Programs like EarShot benefit composers tremendously. Martin, who also studied composition in college, notes that composers often lack opportunities to hear their music in real time, receive feedback from conductors and section principals, and make adjustments to their work as a result. “It enriches the whole writing experience,” he confirms. “I wish there had been something like that in my school. It’s a laboratory, and there was probably some version of this a hundred years ago, but I’d like to see more of this happening in our field.”

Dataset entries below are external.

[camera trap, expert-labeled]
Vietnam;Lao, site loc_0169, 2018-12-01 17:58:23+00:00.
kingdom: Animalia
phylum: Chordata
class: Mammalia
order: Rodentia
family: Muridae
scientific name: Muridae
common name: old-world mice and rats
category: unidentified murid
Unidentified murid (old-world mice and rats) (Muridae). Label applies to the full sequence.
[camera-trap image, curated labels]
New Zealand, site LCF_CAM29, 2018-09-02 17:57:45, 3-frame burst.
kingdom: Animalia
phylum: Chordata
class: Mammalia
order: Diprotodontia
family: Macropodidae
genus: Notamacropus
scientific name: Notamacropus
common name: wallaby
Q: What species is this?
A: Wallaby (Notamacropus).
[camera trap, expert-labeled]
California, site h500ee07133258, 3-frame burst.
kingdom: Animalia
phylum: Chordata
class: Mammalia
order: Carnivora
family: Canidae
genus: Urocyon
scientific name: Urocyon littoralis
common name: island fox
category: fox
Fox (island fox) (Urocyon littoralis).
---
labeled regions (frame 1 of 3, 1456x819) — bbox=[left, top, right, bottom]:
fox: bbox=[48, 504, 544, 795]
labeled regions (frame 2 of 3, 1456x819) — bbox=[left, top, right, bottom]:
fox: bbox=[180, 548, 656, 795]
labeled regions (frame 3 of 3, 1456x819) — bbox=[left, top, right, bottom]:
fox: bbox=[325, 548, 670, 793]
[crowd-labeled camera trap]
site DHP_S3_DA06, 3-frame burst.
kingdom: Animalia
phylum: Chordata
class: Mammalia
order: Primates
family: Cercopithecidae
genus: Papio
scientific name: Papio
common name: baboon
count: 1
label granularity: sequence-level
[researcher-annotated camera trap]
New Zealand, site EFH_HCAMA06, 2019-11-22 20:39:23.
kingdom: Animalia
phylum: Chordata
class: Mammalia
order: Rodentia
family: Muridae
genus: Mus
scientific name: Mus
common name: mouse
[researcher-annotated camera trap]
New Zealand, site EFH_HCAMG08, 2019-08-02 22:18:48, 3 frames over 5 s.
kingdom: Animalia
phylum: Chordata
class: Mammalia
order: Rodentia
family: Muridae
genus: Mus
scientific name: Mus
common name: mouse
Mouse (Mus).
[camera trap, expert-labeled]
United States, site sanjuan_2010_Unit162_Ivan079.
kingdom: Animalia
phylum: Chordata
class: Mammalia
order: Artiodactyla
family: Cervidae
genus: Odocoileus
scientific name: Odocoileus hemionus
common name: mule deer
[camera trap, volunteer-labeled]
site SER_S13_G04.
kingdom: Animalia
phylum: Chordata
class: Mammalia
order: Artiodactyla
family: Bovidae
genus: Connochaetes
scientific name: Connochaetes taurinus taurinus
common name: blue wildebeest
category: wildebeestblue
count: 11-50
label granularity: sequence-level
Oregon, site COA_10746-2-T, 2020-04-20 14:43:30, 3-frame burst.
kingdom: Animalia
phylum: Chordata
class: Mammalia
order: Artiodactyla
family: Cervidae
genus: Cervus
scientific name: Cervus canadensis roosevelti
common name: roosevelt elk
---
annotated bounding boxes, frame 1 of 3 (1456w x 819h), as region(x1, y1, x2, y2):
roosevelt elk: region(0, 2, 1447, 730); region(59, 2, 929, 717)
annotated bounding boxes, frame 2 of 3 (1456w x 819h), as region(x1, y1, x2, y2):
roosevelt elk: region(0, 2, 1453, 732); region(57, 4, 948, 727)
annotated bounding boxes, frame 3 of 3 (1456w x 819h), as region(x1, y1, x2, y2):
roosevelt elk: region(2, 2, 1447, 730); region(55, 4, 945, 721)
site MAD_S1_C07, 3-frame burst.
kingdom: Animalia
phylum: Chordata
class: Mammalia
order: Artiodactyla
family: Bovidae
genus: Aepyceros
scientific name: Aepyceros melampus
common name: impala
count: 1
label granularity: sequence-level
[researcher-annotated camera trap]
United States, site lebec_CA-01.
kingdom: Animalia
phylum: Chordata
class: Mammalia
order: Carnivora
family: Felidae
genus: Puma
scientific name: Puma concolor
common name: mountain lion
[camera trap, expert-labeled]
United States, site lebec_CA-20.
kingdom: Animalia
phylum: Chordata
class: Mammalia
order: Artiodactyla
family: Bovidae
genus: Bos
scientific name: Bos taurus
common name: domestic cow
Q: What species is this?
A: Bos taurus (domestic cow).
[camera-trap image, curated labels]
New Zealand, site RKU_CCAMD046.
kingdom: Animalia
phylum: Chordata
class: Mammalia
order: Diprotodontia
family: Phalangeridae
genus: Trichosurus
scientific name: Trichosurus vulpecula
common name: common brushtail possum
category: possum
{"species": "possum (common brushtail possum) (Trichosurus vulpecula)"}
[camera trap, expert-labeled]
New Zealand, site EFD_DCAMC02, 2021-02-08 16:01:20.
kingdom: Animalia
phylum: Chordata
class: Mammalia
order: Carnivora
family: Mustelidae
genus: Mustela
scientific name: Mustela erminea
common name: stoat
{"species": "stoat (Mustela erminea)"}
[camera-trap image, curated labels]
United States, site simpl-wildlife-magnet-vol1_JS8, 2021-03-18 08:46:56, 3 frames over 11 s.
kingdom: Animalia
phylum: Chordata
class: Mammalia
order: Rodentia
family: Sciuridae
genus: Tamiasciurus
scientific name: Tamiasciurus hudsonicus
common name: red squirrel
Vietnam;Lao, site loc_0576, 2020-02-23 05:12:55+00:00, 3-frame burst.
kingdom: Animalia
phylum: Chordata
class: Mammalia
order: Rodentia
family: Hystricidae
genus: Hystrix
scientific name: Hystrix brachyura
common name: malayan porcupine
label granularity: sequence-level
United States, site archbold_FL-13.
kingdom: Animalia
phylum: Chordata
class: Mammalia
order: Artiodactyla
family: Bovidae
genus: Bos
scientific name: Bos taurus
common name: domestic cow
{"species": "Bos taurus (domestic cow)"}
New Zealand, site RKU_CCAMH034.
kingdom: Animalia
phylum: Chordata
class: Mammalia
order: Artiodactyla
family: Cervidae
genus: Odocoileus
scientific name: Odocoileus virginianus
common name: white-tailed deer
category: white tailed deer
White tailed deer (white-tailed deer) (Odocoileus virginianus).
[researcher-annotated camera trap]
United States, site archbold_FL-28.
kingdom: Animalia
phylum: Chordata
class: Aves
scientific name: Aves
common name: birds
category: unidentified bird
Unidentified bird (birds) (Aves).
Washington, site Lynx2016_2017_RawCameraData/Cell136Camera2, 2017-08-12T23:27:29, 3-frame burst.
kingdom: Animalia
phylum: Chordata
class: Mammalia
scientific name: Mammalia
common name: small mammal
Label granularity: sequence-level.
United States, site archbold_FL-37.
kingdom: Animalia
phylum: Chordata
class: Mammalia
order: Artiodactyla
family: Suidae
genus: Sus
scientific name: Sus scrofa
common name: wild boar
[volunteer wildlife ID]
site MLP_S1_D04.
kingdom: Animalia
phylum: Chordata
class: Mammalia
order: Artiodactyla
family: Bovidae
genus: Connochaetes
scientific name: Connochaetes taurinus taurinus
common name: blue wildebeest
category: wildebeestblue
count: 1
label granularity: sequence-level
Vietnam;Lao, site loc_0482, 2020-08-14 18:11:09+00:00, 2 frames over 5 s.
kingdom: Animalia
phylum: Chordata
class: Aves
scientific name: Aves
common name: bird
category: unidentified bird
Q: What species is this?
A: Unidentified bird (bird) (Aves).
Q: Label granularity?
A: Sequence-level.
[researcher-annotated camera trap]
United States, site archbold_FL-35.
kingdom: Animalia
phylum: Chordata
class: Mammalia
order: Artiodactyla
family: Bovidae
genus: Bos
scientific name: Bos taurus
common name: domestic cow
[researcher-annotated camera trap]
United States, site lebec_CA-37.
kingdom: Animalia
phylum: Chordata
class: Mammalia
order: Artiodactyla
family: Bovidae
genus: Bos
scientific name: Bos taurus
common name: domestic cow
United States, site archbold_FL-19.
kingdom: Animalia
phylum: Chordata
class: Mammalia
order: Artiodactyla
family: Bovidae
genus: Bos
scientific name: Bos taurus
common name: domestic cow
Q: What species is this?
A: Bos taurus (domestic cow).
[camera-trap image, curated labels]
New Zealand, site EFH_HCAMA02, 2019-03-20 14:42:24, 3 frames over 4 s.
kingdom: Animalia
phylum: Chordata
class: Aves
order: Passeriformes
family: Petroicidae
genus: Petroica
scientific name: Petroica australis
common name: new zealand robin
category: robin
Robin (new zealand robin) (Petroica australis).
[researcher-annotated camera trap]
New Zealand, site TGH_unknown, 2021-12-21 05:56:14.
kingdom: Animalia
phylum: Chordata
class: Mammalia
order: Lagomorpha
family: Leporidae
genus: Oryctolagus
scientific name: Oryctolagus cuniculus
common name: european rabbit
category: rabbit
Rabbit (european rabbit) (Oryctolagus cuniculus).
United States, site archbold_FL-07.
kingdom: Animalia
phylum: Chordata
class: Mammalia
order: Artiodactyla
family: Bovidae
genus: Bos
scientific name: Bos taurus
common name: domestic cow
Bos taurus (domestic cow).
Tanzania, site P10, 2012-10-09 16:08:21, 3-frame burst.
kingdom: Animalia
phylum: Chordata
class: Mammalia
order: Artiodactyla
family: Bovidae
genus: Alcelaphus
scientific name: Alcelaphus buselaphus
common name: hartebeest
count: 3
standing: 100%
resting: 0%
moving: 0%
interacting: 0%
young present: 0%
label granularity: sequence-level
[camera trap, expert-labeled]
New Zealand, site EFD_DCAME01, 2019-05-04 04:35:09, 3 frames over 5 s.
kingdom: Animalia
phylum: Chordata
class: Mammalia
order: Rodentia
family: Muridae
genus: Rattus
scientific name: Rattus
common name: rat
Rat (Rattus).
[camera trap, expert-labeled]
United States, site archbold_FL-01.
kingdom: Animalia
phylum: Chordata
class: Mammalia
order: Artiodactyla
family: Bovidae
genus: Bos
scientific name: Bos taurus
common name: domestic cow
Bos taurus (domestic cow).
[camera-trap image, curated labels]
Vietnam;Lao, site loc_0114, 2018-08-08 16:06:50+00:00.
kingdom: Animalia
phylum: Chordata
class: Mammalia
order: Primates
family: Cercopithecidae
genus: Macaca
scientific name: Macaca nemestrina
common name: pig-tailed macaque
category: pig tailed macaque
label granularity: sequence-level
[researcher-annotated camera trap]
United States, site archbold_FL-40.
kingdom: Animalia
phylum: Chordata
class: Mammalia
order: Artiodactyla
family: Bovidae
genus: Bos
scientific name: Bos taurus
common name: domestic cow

Martin believes that the CSO is an ideal orchestra to take on a collaboration such as EarShot, pointing out that the CSO musicians—many of whom are also teachers—fully understand and embrace the importance of this developmental work and create a friendly, supportive environment for the visiting composers. “[EarShot] creates better composers, and I think it creates better orchestras,” he says. “And it creates better [musical] works, because the goal of this is to expand the canon, to expand the palette.”

The CSO’s EarShot Readings take place October 3–4 and culminate with a public concert on October 4 at Music Hall, led by CSO Associate Conductor Samuel Lee and CSO Assistant Conductor Daniel Wiley. According to Karuna, audience members can expect both EarShot staff and the composers themselves to speak from the stage about the music being presented. This EarShot collaboration is an unmissable experience that boldly challenges industry norms by putting the compositional process front and center while providing a showcase for the upcoming voices of the symphonic artform.